Links To Go (August 11, 2017)

As always, links are shared with no implied agreement nor endorsement. These are things that made me think or made me laugh… Tim


Patriotism and the Church: Is It Too Much to Ask Churches to Be Careful?

Yes, people come to different conclusions about how to be patriotic and how that relates to church. And, I’m not assigning motives to each and every person or church who does things differently than I prefer.
However, can we all agree that we need to do it carefully? Can we at least consider that there might be some dangers—both scripturally and historically—that we might want to consider?


Meeting with God in the Airport

God showed up when I was in my suit and heels, and He winked. We shared a secret. During those days of client presentations, excel spreadsheets, and conference calls, He was whispering, I want to meet with you, here. What I might once have considered a waste of time conversation with Him in the midst of a demanding day—became, instead, food for my hungry heart. It was a gift of hiddenness during a season when my work required me to be on during the workday.


Seven Facebook Growth Hacks for Churches

  1. Invite those who like your content to like your page.
  2. Do more Facebook Live broadcasts.
  3. Boost content.
  4. Use high quality images.
  5. Engage with those who comment on your posts.
  6. Turn on messages and monitor them.
  7. Turn off reviews.

Moral luck

There is a contradiction in our ordinary ideas about moral responsibility. Let’s explore it by considering two examples. Killer, our first character, is at a party and drives home drunk. At a certain point in her journey, she swerves, hits the curb, and kills a pedestrian who was on the curb. Merely Reckless, our second character, is in every way exactly like Killer but, when she swerves and hits a curb, she kills no one. There wasn’t a pedestrian on the curb for her to kill. The difference between Killer and Merely Reckless is a matter of luck.


Sham surgery

If you don’t think marketing works, and you’re wondering about the power of the placebo, that’s all the evidence you should need. That sham surgery on knee pain is virtually as effective as the real kind. Which means it’s not a sham at all, is it?


Inside The Partisan Fight For Your News Feed

The most comprehensive study to date of the growing universe of partisan websites and Facebook pages about US politics reveals that in 2016 alone at least 187 new websites launched, and that the candidacy and election of Donald Trump has unleashed a golden age of aggressive, divisive political content that reaches a massive amount of people on Facebook.
Thanks to a trinity of the internet, Facebook, and online advertising, partisan news websites and their associated Facebook pages are almost certainly making more money for more people and reaching more Americans than at any time in history. In some cases, publishers are generating hundreds of thousands of dollars a month in revenue, with small operations easily earning five figures thanks to one website and at least one associated Facebook page.

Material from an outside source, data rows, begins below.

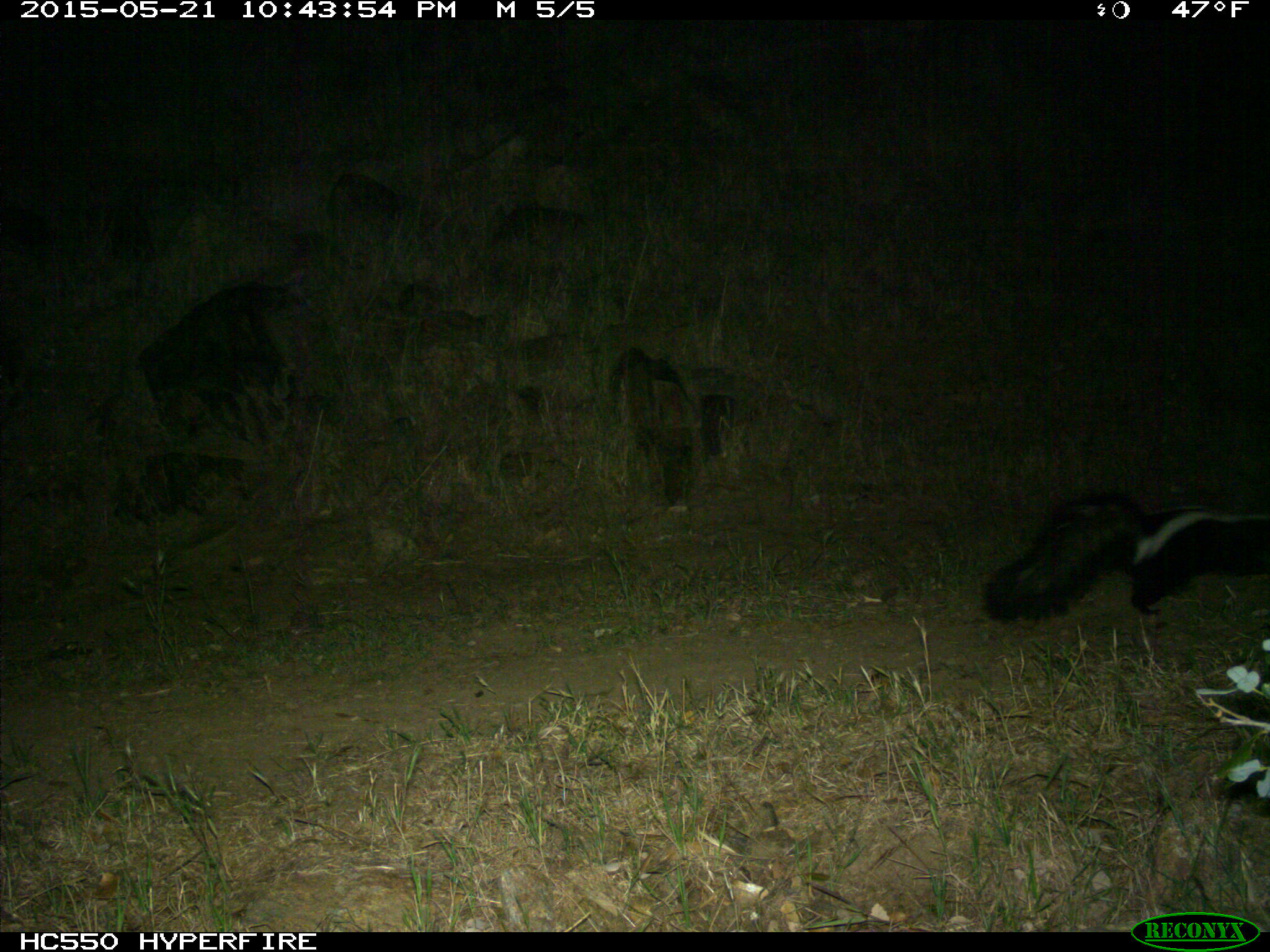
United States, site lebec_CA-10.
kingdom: Animalia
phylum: Chordata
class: Mammalia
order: Carnivora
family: Mephitidae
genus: Mephitis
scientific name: Mephitis mephitis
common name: striped skunk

This Is How Your Fear and Outrage Are Being Sold for Profit

Throughout the 20th century, politicians, moguls, and academics knew the value of this influence. It had a name: propaganda.
Propaganda required money, talent, and infrastructure to create and distribute. It was an expensive and blunt instrument for top-down control.
Today we have democratized propaganda — anyone can use these strategies to hijack attention and promote a misleading narrative, a hyperbolic story, or an outrageous ideology — as long as it captures attention and makes a profit for advertisers.


Computer Users, Rejoice: You’re Finally Allowed to Create Easy-to-Remember Passwords

Plus, research now shows that longer passwords—a series of around four words—are ultimately harder to crack than shorter combinations of letters, characters, or numbers. (And at the end of the day, computer users ended up paradoxically choosing the same “random” passwords used by millions of others.) The NIST now recommends long, easy-to-remember passwords (not the “#!%”-filled ones of yesteryear) and for people to switch codes only if they suspect that their existing one has been stolen.